_取り組む課題:_
A. この観劇記によると、開演待ちの間に流れた解説では、引割り緞帳の色は何と呼ばれていましたか。
B. 観劇記のうち、「紺色系・青系が好きなので、」を含む語句で始まり「この舞台専用で美しかったです。」で終わる部分を、そのまま引用してください。

_元の文章:_

東宝関連、シアタークリエという劇場への信頼、
出演声優さんたちへの信頼あってのものですが、
単純に何事も偏見なしで接するのが楽しいからです。
当たった時のインパクトは一生の宝になりますからね!


鑑賞したら・・・
すべて素晴らしかった!!!
楽しみどころが満載で、
全てが絶妙に調和して、
最高の舞台でした!!!
全2幕、完成度にも圧倒されて震撼しましたが、再演とのこと。
洗練され、隅々まで磨かれているわけです。
何もかも冴えわたっていたなぁ・・・
余韻がすごい。


カーテンコール後の出演者のトークも面白かった!
幕が上がるのを待つところから、
幕が降りるまで、本当に楽しかったです。


以下、あれこれ感動を思い出すままに、
書ける範囲で雑多に並べます。


引割り緞帳(左右に開くタイプ)は
非常に美しいインディゴブルー!
ベルベットっぽい素材なので、
照明の柔らかな反射や陰、
光沢も相まって、うっとりします。
紺色系・青系が好きなので、
この時点で盛り上がってました。
開演待ち中に流れる解説によると、
「ナポレオンブルー」とのこと。
有名な盛り盛り肖像画(馬に乗っている)で
着用している軍服の色か。
物語の舞台の時代が提示されつつ、
説明もあり、至れり尽くせり。
解説や注意事項などのアナウンスが
この舞台専用で美しかったです。
影ナレがどなたなのか、
私にはまだ判断する力がありません。


雨音が心地いいのですが
雨が上がると開演との説明がありました。
客席を静かにさせつつ、心の準備をさせながら、
雨音のリラックス効果を活用とは、
ステキ過ぎて震えました。
劇場、映画館、美術館等で
可能なコントロールを放棄して起こる雑音を
嫌悪しているので
(くしゃみや空腹の音は全く気になりません)、
場内をスマホも電源を切って仕舞うよう、
静かに、穏やかに知らせていただけるのは
本当に助かります。
安心して作品を堪能できるからです。


幕が開くと、
外交官も御用達の超高級レストランの厨房。
手前に、役者である声優さん4名が並び、
くり抜かれた壁の向こう、
高いところで楽団が演奏をします。
更にその向こうの背景は、
輝く銅鍋が並んで釣り下がる厨房!
ロマン溢れる舞台セット。
タイトルにもある通り
スプーンが物語のテーマの象徴だからか、
吊り下げられたり、張り付けられたり、
様々な場所にスプーンが配されていました。
照明が当たった輝きは清々しいものでした。
カトラリーやお箸って、
食に直結しつつ実用性で洗練されて、
装飾を施されていないものでも美しいと思うので、
舞台装飾にも活用されるのも良い風景でした。

スプーンといえば、更に素晴らしかったのが、
演奏に使われていたことです。
第二幕が開く直前、
スプーン2本を打ち合うだけで演奏を成立させてしまう
パーカッション担当の山下由紀子さん。
この作品のために演奏方法を確立されたのか、
もともとお持ちの技なのか、
どちらにしても素晴らしいパフォーマンスでした!

_記録された情報:_
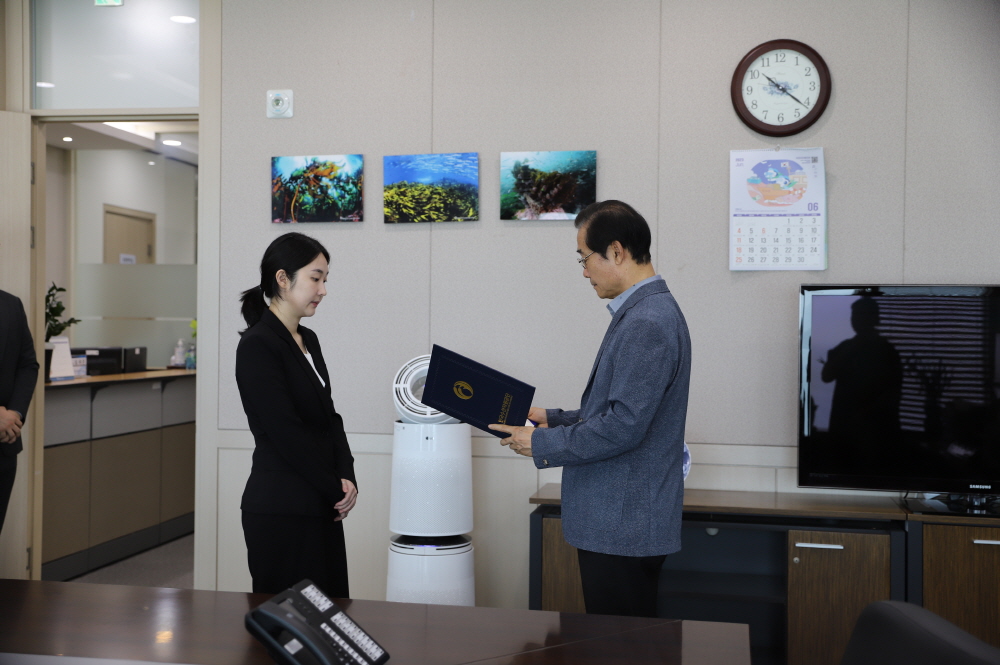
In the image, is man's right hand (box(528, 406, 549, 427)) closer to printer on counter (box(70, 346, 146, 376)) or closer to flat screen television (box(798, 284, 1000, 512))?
flat screen television (box(798, 284, 1000, 512))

_課題の解答:_
A. 「ナポレオンブルー」と呼ばれていました。

B.
紺色系・青系が好きなので、
この時点で盛り上がってました。
開演待ち中に流れる解説によると、
「ナポレオンブルー」とのこと。
有名な盛り盛り肖像画(馬に乗っている)で
着用している軍服の色か。
物語の舞台の時代が提示されつつ、
説明もあり、至れり尽くせり。
解説や注意事項などのアナウンスが
この舞台専用で美しかったです。